We can start by trying a simple copy task. Given a set of random input symbols symbols from a small vocabulary, the goal is to generate these same symbols.

4.1 Synthetic Data

def data_gen(V, batch_size, nbatches):
    "Generate random data for a src-tgt copy task."
    for i in range(nbatches):
        data = torch.randint(1, V, size=(batch_size, 10))
        data[:, 0] = 1
        src = data.requires_grad_(False).clone().detach()
        tgt = data.requires_grad_(False).clone().detach()
        yield Batch(src, tgt, 0)

4.2 Loss Computation

class SimpleLossCompute:
    "A simple loss compute and train function."

    def __init__(self, generator, criterion):
        self.generator = generator
        self.criterion = criterion

    def __call__(self, x, y, norm):
        x = self.generator(x)
        sloss = (
            self.criterion(
                x.contiguous().view(-1, x.size(-1)), y.contiguous().view(-1)
            )
            / norm
        )
        return sloss.data * norm, sloss

4.3 Greedy Decoding

For simplicity, this code predicts translations using greedy decoding.

def greedy_decode(model, src, src_mask, max_len, start_symbol):
    memory = model.encode(src, src_mask)
    ys = torch.zeros(1, 1).fill_(start_symbol).type_as(src.data)
    for i in range(max_len - 1):
        out = model.decode(
            memory, src_mask, ys, subsequent_mask(ys.size(1)).type_as(src.data)
        )
        prob = model.generator(out[:, -1])
        _, next_word = torch.max(prob, dim=1)

Collected data:
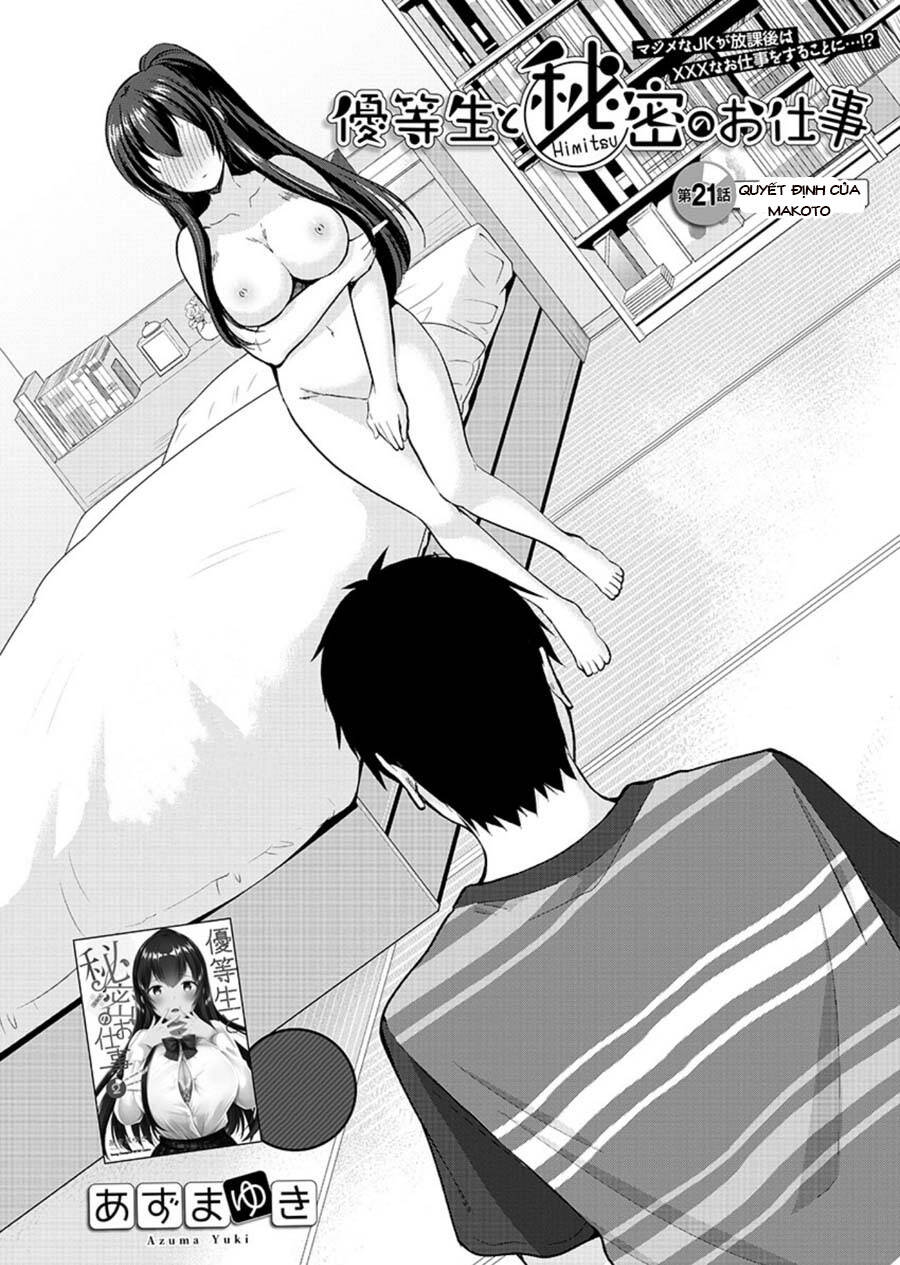 Yuutousei To Himitsu No Oshigoto Chương 21 Ảnh 5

Things to do:
1. In the tutorial excerpt, what decoding method does the code use to predict translations?
2. Retype the part of the tutorial excerpt starting with "For simplicity, this" and going on through "src_mask, ys, subsequent_mask(ys.size(1)).type_as(src.data)".

Answers to the exercises:
1. Greedy decoding.

2.
For simplicity, this code predicts translations using greedy decoding.

def greedy_decode(model, src, src_mask, max_len, start_symbol):
    memory = model.encode(src, src_mask)
    ys = torch.zeros(1, 1).fill_(start_symbol).type_as(src.data)
    for i in range(max_len - 1):
        out = model.decode(
            memory, src_mask, ys, subsequent_mask(ys.size(1)).type_as(src.data)